Sometimes I feel more alone than others.
I have a very supportive family, and a wonderful network of friends.
The grieving support group has provided me with another group of people who can relate to me and to whom I can relate in ways that my friends and family thankfully cannot.
But I have yet to happen upon another non-theist** who has lost a child.
I've read, and continue to read, several blogs of parents who have lost a child. Most are openly religious, in a structured sense. Church, prayer, reading and quoting the bible. Some are less structured, and appear to believe in god but in a less formal way. Angels, seeing loved ones in heaven, more prayer.
Allow me to formally digress into a disclaimer. I have nothing against religion. It is a useful and powerful tool in the lives of many, including many people whom I love and respect. It's just that I don't believe in god, and I can't imagine ever believing in god, just as strongly as those who do fervently believe in god can't imagine not doing so. It's part of the deep fabric of my being since I went through my own self-directed religious journey in my late teens. It may be arrogance, but I think that I've thought about god a lot more than many people who believe in god.

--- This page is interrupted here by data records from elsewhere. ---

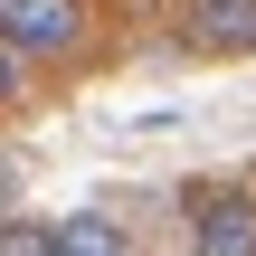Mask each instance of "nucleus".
<instances>
[{
	"mask_svg": "<svg viewBox=\"0 0 256 256\" xmlns=\"http://www.w3.org/2000/svg\"><path fill=\"white\" fill-rule=\"evenodd\" d=\"M190 247L200 256H256V190H200L190 200Z\"/></svg>",
	"mask_w": 256,
	"mask_h": 256,
	"instance_id": "obj_2",
	"label": "nucleus"
},
{
	"mask_svg": "<svg viewBox=\"0 0 256 256\" xmlns=\"http://www.w3.org/2000/svg\"><path fill=\"white\" fill-rule=\"evenodd\" d=\"M86 38H95V0H0V57H10L0 86H19V66H66Z\"/></svg>",
	"mask_w": 256,
	"mask_h": 256,
	"instance_id": "obj_1",
	"label": "nucleus"
},
{
	"mask_svg": "<svg viewBox=\"0 0 256 256\" xmlns=\"http://www.w3.org/2000/svg\"><path fill=\"white\" fill-rule=\"evenodd\" d=\"M180 48H200V57H256V0H180Z\"/></svg>",
	"mask_w": 256,
	"mask_h": 256,
	"instance_id": "obj_3",
	"label": "nucleus"
},
{
	"mask_svg": "<svg viewBox=\"0 0 256 256\" xmlns=\"http://www.w3.org/2000/svg\"><path fill=\"white\" fill-rule=\"evenodd\" d=\"M57 256H133V228L104 209H76V218H57Z\"/></svg>",
	"mask_w": 256,
	"mask_h": 256,
	"instance_id": "obj_4",
	"label": "nucleus"
}]
</instances>
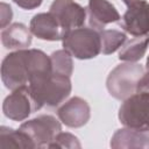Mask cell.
Returning <instances> with one entry per match:
<instances>
[{"mask_svg":"<svg viewBox=\"0 0 149 149\" xmlns=\"http://www.w3.org/2000/svg\"><path fill=\"white\" fill-rule=\"evenodd\" d=\"M109 146L114 149H149V130H140L128 127L118 129L113 134Z\"/></svg>","mask_w":149,"mask_h":149,"instance_id":"cell-13","label":"cell"},{"mask_svg":"<svg viewBox=\"0 0 149 149\" xmlns=\"http://www.w3.org/2000/svg\"><path fill=\"white\" fill-rule=\"evenodd\" d=\"M49 12L56 17L65 33L83 27L87 16L86 9L74 0H54Z\"/></svg>","mask_w":149,"mask_h":149,"instance_id":"cell-7","label":"cell"},{"mask_svg":"<svg viewBox=\"0 0 149 149\" xmlns=\"http://www.w3.org/2000/svg\"><path fill=\"white\" fill-rule=\"evenodd\" d=\"M143 73V66L137 63L125 62L116 65L106 79L108 93L118 100L129 98L137 92V84Z\"/></svg>","mask_w":149,"mask_h":149,"instance_id":"cell-2","label":"cell"},{"mask_svg":"<svg viewBox=\"0 0 149 149\" xmlns=\"http://www.w3.org/2000/svg\"><path fill=\"white\" fill-rule=\"evenodd\" d=\"M19 7L23 8V9H35L37 7H40L43 2V0H13Z\"/></svg>","mask_w":149,"mask_h":149,"instance_id":"cell-21","label":"cell"},{"mask_svg":"<svg viewBox=\"0 0 149 149\" xmlns=\"http://www.w3.org/2000/svg\"><path fill=\"white\" fill-rule=\"evenodd\" d=\"M29 29L34 36L43 41H59L64 37V30L50 12L34 15Z\"/></svg>","mask_w":149,"mask_h":149,"instance_id":"cell-12","label":"cell"},{"mask_svg":"<svg viewBox=\"0 0 149 149\" xmlns=\"http://www.w3.org/2000/svg\"><path fill=\"white\" fill-rule=\"evenodd\" d=\"M101 37V52L111 55L120 49L127 41V35L118 29H104L100 31Z\"/></svg>","mask_w":149,"mask_h":149,"instance_id":"cell-17","label":"cell"},{"mask_svg":"<svg viewBox=\"0 0 149 149\" xmlns=\"http://www.w3.org/2000/svg\"><path fill=\"white\" fill-rule=\"evenodd\" d=\"M1 79L3 85L12 91L21 86L28 85V49L15 50L6 55L1 64Z\"/></svg>","mask_w":149,"mask_h":149,"instance_id":"cell-6","label":"cell"},{"mask_svg":"<svg viewBox=\"0 0 149 149\" xmlns=\"http://www.w3.org/2000/svg\"><path fill=\"white\" fill-rule=\"evenodd\" d=\"M12 17H13V12L10 6L5 2H1V28L2 29L9 26Z\"/></svg>","mask_w":149,"mask_h":149,"instance_id":"cell-20","label":"cell"},{"mask_svg":"<svg viewBox=\"0 0 149 149\" xmlns=\"http://www.w3.org/2000/svg\"><path fill=\"white\" fill-rule=\"evenodd\" d=\"M0 148H22L34 149V146L29 137L19 128L13 129L6 126L0 128Z\"/></svg>","mask_w":149,"mask_h":149,"instance_id":"cell-16","label":"cell"},{"mask_svg":"<svg viewBox=\"0 0 149 149\" xmlns=\"http://www.w3.org/2000/svg\"><path fill=\"white\" fill-rule=\"evenodd\" d=\"M51 59V68L52 73L71 77L73 72V62H72V55L65 50H56L50 55Z\"/></svg>","mask_w":149,"mask_h":149,"instance_id":"cell-18","label":"cell"},{"mask_svg":"<svg viewBox=\"0 0 149 149\" xmlns=\"http://www.w3.org/2000/svg\"><path fill=\"white\" fill-rule=\"evenodd\" d=\"M86 12L91 28L99 31L104 30L107 24L121 20L118 9L108 0H88Z\"/></svg>","mask_w":149,"mask_h":149,"instance_id":"cell-11","label":"cell"},{"mask_svg":"<svg viewBox=\"0 0 149 149\" xmlns=\"http://www.w3.org/2000/svg\"><path fill=\"white\" fill-rule=\"evenodd\" d=\"M146 68H147V70H149V56H148V58H147V63H146Z\"/></svg>","mask_w":149,"mask_h":149,"instance_id":"cell-23","label":"cell"},{"mask_svg":"<svg viewBox=\"0 0 149 149\" xmlns=\"http://www.w3.org/2000/svg\"><path fill=\"white\" fill-rule=\"evenodd\" d=\"M119 24L134 37L149 36V2L140 0L129 6L119 21Z\"/></svg>","mask_w":149,"mask_h":149,"instance_id":"cell-9","label":"cell"},{"mask_svg":"<svg viewBox=\"0 0 149 149\" xmlns=\"http://www.w3.org/2000/svg\"><path fill=\"white\" fill-rule=\"evenodd\" d=\"M149 47V36H137L121 47L119 51V59L123 62L136 63L139 62L147 52Z\"/></svg>","mask_w":149,"mask_h":149,"instance_id":"cell-15","label":"cell"},{"mask_svg":"<svg viewBox=\"0 0 149 149\" xmlns=\"http://www.w3.org/2000/svg\"><path fill=\"white\" fill-rule=\"evenodd\" d=\"M20 129L29 137L34 149L48 148L56 135L62 132L61 122L50 114H41L23 122Z\"/></svg>","mask_w":149,"mask_h":149,"instance_id":"cell-5","label":"cell"},{"mask_svg":"<svg viewBox=\"0 0 149 149\" xmlns=\"http://www.w3.org/2000/svg\"><path fill=\"white\" fill-rule=\"evenodd\" d=\"M35 111L42 107H57L70 95L72 85L70 77L51 73L28 83Z\"/></svg>","mask_w":149,"mask_h":149,"instance_id":"cell-1","label":"cell"},{"mask_svg":"<svg viewBox=\"0 0 149 149\" xmlns=\"http://www.w3.org/2000/svg\"><path fill=\"white\" fill-rule=\"evenodd\" d=\"M57 115L66 127L80 128L88 122L91 108L86 100L80 97H73L57 109Z\"/></svg>","mask_w":149,"mask_h":149,"instance_id":"cell-10","label":"cell"},{"mask_svg":"<svg viewBox=\"0 0 149 149\" xmlns=\"http://www.w3.org/2000/svg\"><path fill=\"white\" fill-rule=\"evenodd\" d=\"M48 148H70V149H76V148H81V144L78 140L77 136H74L71 133H63L59 132L56 137L52 140V142L49 144Z\"/></svg>","mask_w":149,"mask_h":149,"instance_id":"cell-19","label":"cell"},{"mask_svg":"<svg viewBox=\"0 0 149 149\" xmlns=\"http://www.w3.org/2000/svg\"><path fill=\"white\" fill-rule=\"evenodd\" d=\"M63 49L78 59H91L101 52L100 31L94 28L79 27L65 33L62 40Z\"/></svg>","mask_w":149,"mask_h":149,"instance_id":"cell-3","label":"cell"},{"mask_svg":"<svg viewBox=\"0 0 149 149\" xmlns=\"http://www.w3.org/2000/svg\"><path fill=\"white\" fill-rule=\"evenodd\" d=\"M1 42L6 49H28L31 44V31L23 23L15 22L2 29Z\"/></svg>","mask_w":149,"mask_h":149,"instance_id":"cell-14","label":"cell"},{"mask_svg":"<svg viewBox=\"0 0 149 149\" xmlns=\"http://www.w3.org/2000/svg\"><path fill=\"white\" fill-rule=\"evenodd\" d=\"M118 118L125 127L149 130V92H136L125 99Z\"/></svg>","mask_w":149,"mask_h":149,"instance_id":"cell-4","label":"cell"},{"mask_svg":"<svg viewBox=\"0 0 149 149\" xmlns=\"http://www.w3.org/2000/svg\"><path fill=\"white\" fill-rule=\"evenodd\" d=\"M2 112L6 118L13 121H23L35 112L34 101L28 85L13 90L12 93L5 98Z\"/></svg>","mask_w":149,"mask_h":149,"instance_id":"cell-8","label":"cell"},{"mask_svg":"<svg viewBox=\"0 0 149 149\" xmlns=\"http://www.w3.org/2000/svg\"><path fill=\"white\" fill-rule=\"evenodd\" d=\"M137 92H149V70H147L139 80Z\"/></svg>","mask_w":149,"mask_h":149,"instance_id":"cell-22","label":"cell"}]
</instances>
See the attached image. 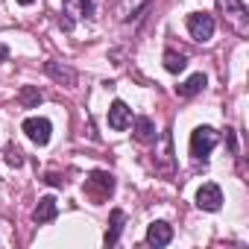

Anyhoo, I feel like the only one (my husband excepted.) I haven't met/read/heard of a fellow non-theist grieving a child. Of course, they exist...they must. I wish I could find some. We as grieving parents have so many emotions and experiences in common; our real and cyber-relationships are so supportive. But I get lost, feel shut out at times, when the healing turns to god and the relief that people seem to get from that belief and relationship. I just can't go there.
Where is the nearest Pseudo-Buddhist Non-theist American Grieving Parent support group?
**My newly preferred word for my belief system. Atheist is so loaded these days. I'm not anti-god, I just don't believe in one.